Shortly after we leave the city, the parade of wonders begins: thorny acacia trees hung like Christmas ornaments with the woven-straw nests of weaver birds; termite mounds tall as people, pointed like the turrets on sand castles; road signs like the deer crossings back home, only featuring silhouettes of warthogs and kudu. Along the road, we pass one sign with a crocodile above a crossed knife and fork, advertising a ranch that raises the reptiles for human consumption (instead of the other way around) and another sign advertising the Ombo Ostrich Farm. As the road turns to dirt, mother warthogs bristling with sharp tusks hold tails high as their young trot behind. Hornbills, known as “flying bananas” because the bill is big as a toucan’s, swoop by. Alert, masked meerkats (the word is Afrikaans for “little men”) stand twelve inches tall on high legs to get a better look at our car.
But at our destination, we’re greeted by a scene so heart-stopping that it’s easy to understand why folks come from all around the world to this place to see.
A tall, smiling woman dressed in black, silver bracelets jangling from one wrist and dark, curly hair flowing like a mane, is striding toward us—with a 90-pound, black and gold spotted cat at her side. Walking on a leash as calmly as a dog is a predator who can run as fast as a car races on a highway, a cat with the figure of a greyhound and huge golden eyes offset by long black lines curving down to the mouth. It’s a full-grown cheetah —the fastest predatory animal on Earth and Africa’s most endangered cat.

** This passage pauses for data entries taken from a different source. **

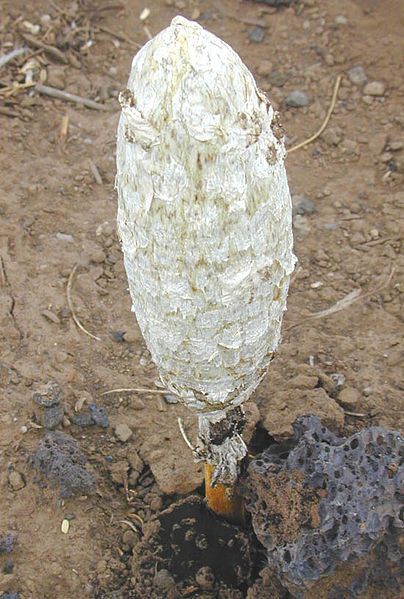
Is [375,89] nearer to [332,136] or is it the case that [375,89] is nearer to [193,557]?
[332,136]

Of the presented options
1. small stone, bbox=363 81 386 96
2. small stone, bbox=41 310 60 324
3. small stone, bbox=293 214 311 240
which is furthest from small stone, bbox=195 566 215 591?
small stone, bbox=363 81 386 96

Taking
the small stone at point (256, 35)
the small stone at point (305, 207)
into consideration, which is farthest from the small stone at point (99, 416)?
the small stone at point (256, 35)

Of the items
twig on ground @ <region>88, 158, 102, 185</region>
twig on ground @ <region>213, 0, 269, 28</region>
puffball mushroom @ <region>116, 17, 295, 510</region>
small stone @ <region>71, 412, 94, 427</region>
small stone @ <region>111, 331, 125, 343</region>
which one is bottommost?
small stone @ <region>71, 412, 94, 427</region>

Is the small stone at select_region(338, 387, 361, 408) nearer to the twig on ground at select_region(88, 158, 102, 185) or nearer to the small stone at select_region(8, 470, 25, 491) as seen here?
the small stone at select_region(8, 470, 25, 491)

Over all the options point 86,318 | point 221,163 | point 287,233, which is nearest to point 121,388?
point 86,318

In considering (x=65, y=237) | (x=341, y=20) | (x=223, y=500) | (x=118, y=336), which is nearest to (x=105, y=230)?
(x=65, y=237)

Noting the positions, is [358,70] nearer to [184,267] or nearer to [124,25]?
[124,25]
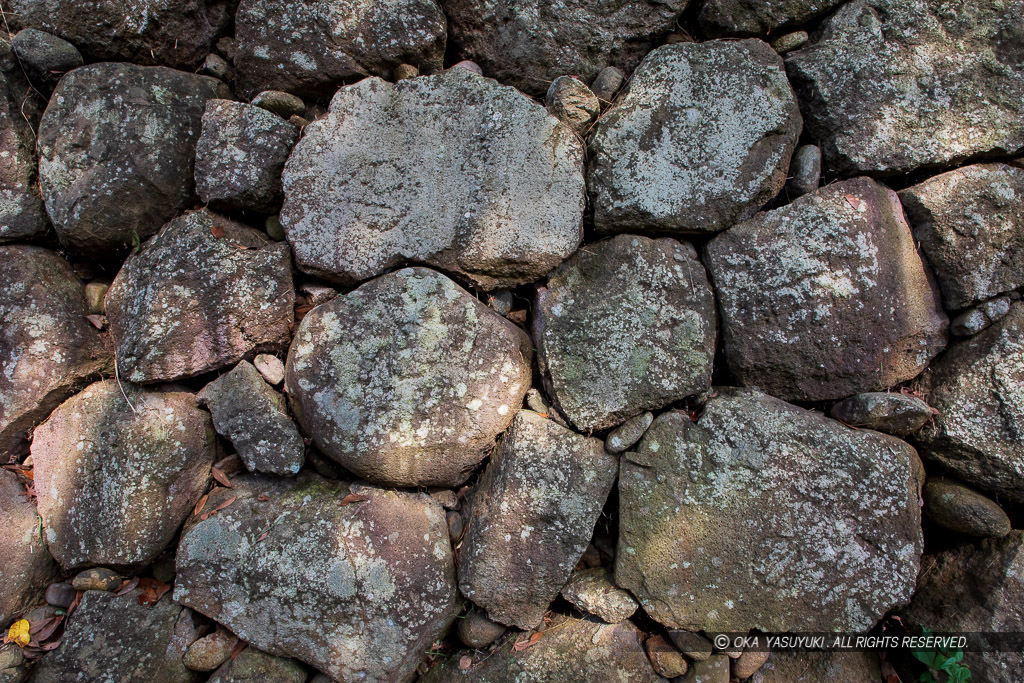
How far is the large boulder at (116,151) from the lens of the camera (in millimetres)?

The cheetah marching towards us is just inches from the woman, and soon two of them are just yards away from us. A second look brings a sight even more astonishing: Behind them follows another human-cheetah pair—and another—and another!
“I’m Laurie,” says the lady in black, “and this is Tiger Lilly.”
“I’m Eli,” says a 21-year-old from Georgia, “and I have Peter.”
“I’m Suzie,” a young blonde woman introduces herself in a clipped British accent. “This is Senay.”
“I’m Steffie,” chimes in a 23-year-old from Michigan, “and this is Kaijay.”
For the lady in black, Laurie Marker, the three young humans as well as the four, twenty-two-month-old cheetahs are like family. All of them live here at the Cheetah Conservation Fund’s (CCF) African headquarters, and all of them share the goal that led Laurie to create the organization twenty years ago: to save the stunningly swift and slender cheetah from extinction.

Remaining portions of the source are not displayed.